** TEXT EXCERPT **
Monday, Sep. 22, 1947
Traveling Heirlooms
PROPAGANDA s
In Philadelphia this week the U.S. would see a new kind of propaganda machine. It was streamlined, diesel-powered and air-conditioned. It rolled on rails, was painted red, white & blue, and was guarded by 27 marines. It was the seven-car "Freedom Train," a traveling museum carrying the original Bill of Rights, George Washington's copy of the Constitution and 126 other historic U.S. documents (all under bulletproof glass). After three days in Philadelphia, it would be off on a yearlong, 33,000-mile tour through all the 48 states. It would stop in 300 communities, to show U.S. citizens the heirlooms of their democratic ideals.
The Freedom Train was Attorney General Tom Clark's idea. He and a group of advertising men thought the U.S. needed an antidote for what they diagnosed as a rash of postwar cynicism, lawlessness and ideological confusion.

** SUPPLIED DATA **

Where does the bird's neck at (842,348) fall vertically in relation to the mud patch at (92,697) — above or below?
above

...

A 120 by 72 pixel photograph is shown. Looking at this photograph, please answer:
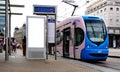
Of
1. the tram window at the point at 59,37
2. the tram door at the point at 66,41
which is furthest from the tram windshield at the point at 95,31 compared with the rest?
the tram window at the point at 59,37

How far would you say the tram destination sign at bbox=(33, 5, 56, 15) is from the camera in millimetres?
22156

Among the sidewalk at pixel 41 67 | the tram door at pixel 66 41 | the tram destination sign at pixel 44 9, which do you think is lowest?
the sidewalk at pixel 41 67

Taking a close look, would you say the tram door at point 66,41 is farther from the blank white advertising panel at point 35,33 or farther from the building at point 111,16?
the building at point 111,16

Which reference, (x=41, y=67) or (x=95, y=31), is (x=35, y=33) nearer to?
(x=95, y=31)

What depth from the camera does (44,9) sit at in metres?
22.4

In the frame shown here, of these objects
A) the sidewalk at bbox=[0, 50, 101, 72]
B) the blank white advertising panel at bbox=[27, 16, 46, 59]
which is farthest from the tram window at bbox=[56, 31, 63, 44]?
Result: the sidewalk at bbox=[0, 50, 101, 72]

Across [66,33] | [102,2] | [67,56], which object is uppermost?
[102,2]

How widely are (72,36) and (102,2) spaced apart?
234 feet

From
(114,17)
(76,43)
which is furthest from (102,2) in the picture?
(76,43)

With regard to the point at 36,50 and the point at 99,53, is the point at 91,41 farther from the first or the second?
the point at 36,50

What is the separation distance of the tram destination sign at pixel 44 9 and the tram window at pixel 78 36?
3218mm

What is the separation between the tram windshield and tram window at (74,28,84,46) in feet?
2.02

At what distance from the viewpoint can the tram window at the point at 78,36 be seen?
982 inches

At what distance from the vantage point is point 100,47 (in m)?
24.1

---

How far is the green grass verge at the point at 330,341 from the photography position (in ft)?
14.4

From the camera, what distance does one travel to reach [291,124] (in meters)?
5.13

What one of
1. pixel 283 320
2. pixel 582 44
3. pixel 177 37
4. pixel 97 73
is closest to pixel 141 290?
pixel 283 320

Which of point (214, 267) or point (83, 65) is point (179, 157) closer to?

** TO DO **
[A] Reproduce the Freedom Train article word for word, from "The Freedom Train" up to and including "and ideological confusion.".
[B] Answer these questions from the Freedom Train article:
(i) How many marines guarded the train?
(ii) In how many communities would the train stop?
(iii) Whose idea was the Freedom Train?
[C] From the Freedom Train article, list each ill that Tom Clark and the advertising men believed the U.S. needed an antidote for.

** ANSWERS TO THE TASKS **
[A]
The Freedom Train was Attorney General Tom Clark's idea. He and a group of advertising men thought the U.S. needed an antidote for what they diagnosed as a rash of postwar cynicism, lawlessness and ideological confusion.

[B]
(i) 27
(ii) 300
(iii) Attorney General Tom Clark's

[C]
- postwar cynicism
- lawlessness
- ideological confusion